Collaborative oversight

Where teams review, approve, and refine, and the decisions become durable.

Oversight is an operating mechanism, not a philosophical layer. Teams review the context agents act on. Stakeholders approve exceptions and escalate edge cases. Subject matter experts refine policy. Every non-routine decision (the approval, the exception, the rationale, the precedent) is captured, versioned, and made reusable, so the next similar case inherits the judgment of the last one.

ARCHITECTURE POSITION

Architecture Position

INTERFACES
Chat · IDE · Apps
AGENTS
Research · Review · Ops
ORCHESTRATION
Runtime · Routing · Tools
ENTERPRISE DATA
SaaS · Records · Warehouses
COMMENS · GOVERNED KNOWLEDGE CURATION LAYER
MemoryPolicyFeedbackOversightIdentityAwareness
"Models generate. Agents execute. Commens governs the intelligence."
Compared to

Why Commens is a different kind of layer.

Compared to

Runtime policy engines

Policy engines police actions at the gate. They are reactive, brittle, and limited to the scenarios they anticipate. Commens shapes the intelligence upstream so agents behave correctly across every scenario, including ones no filter was written for.

Compared to

Model-specific memory

ChatGPT memory and Claude Projects are locked to a single provider, siloed to one user, opaque to the team. Commens provides model-agnostic, authoritative, organizational knowledge infrastructure.

Compared to

Prompt engineering tools

Prompt tools optimize individual inputs rather than governing the knowledge layer. Commens makes every prompt smarter by governing the context every prompt draws from.

Compared to

RAG and search

Search finds documents. Commens governs and shapes the intelligence agents act on: structured, current, permissioned, and improved through use.

Compared to

Compliance-only governance

Audit and blocking are necessary but insufficient. Commens makes AI behave correctly in the first place, reducing the need for after-the-fact intervention.

What Commens is not

An honest product boundary beats a vague one.

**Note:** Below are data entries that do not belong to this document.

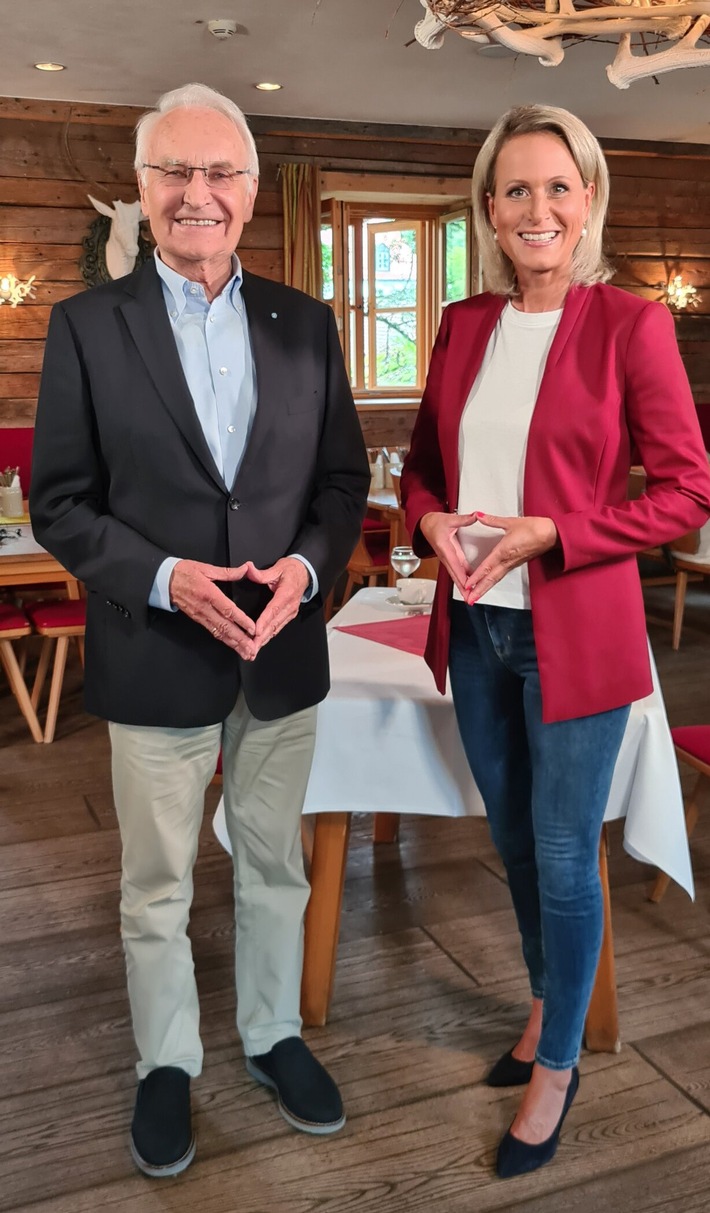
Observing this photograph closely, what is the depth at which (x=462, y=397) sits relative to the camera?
5.80 ft

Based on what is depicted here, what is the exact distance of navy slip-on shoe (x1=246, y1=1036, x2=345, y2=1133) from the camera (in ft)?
6.34

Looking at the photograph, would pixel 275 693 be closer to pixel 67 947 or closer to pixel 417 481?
pixel 417 481

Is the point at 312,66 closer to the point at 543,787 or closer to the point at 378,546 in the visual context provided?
the point at 378,546

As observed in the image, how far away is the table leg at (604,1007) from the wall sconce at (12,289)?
6.11 metres

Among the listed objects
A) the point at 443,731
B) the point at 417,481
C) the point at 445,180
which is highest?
the point at 445,180

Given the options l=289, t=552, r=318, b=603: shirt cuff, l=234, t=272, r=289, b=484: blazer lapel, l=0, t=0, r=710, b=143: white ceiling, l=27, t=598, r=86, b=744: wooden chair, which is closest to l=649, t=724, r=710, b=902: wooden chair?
l=289, t=552, r=318, b=603: shirt cuff

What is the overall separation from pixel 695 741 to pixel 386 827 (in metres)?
0.98

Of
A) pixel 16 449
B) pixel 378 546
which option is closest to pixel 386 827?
pixel 378 546

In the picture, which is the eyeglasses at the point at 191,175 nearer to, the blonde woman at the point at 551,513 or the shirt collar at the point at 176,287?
the shirt collar at the point at 176,287

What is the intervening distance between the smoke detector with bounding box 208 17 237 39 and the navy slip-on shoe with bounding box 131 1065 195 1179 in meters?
4.97

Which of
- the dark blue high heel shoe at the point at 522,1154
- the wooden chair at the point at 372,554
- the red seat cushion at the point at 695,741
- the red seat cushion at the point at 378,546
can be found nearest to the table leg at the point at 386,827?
the red seat cushion at the point at 695,741

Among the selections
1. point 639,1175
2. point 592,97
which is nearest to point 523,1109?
point 639,1175

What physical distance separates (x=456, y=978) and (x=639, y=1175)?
68 centimetres

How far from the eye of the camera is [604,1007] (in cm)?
214
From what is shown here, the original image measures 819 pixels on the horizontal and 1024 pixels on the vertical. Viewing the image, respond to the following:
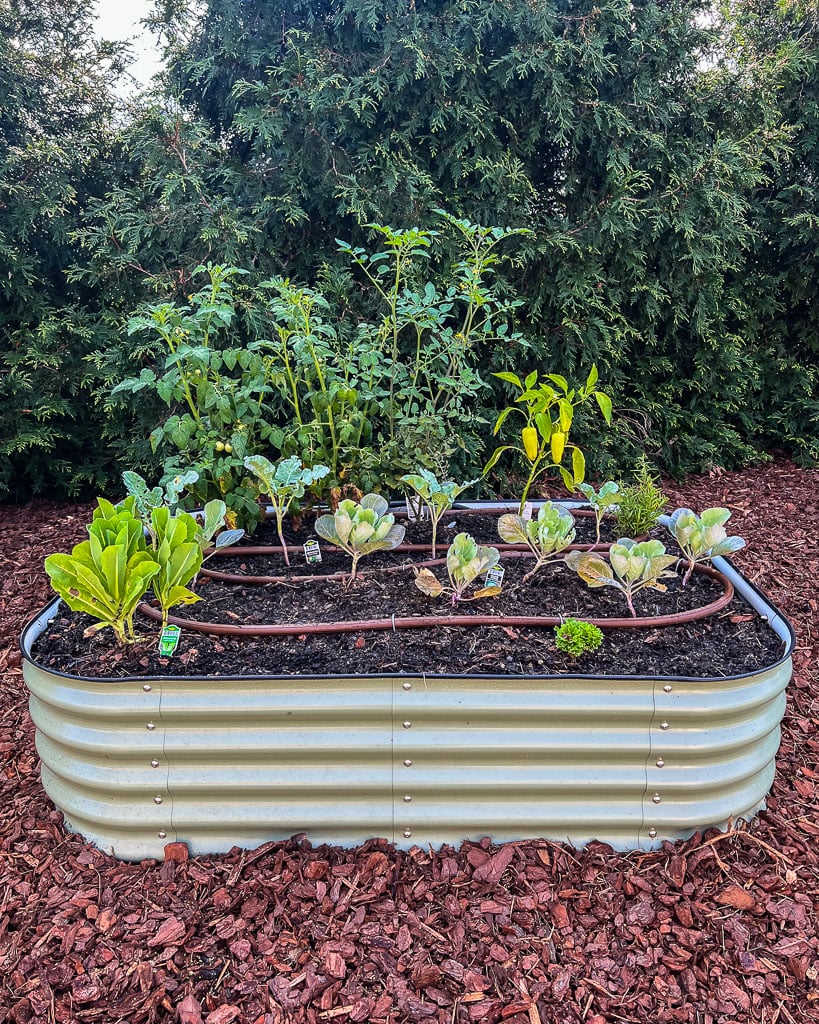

Commens works alongside IAM, runtime policy engines, orchestration platforms, and AI inventory tools. It sits upstream and shapes the knowledge, policy context, permissions context, and review artifacts they rely on.

  • Not IAM
    Feeds IAM the permissions context that shapes what an actor can know.
  • Not a runtime policy engine
    Gives gates the authoritative rules and rationale they enforce.
  • Not an orchestration platform
    Supplies the memory and policy agents draw on during execution.
  • Not an AI inventory tool
    Turns inventory data into reviewable knowledge about where AI is actually used.

Better-shaped, better-curated knowledge improves judgment, execution, learning, trust, and control at once, as the same motion.

The sanctioned path has to be better than the ad hoc one. That is the bar Commens is designed to meet.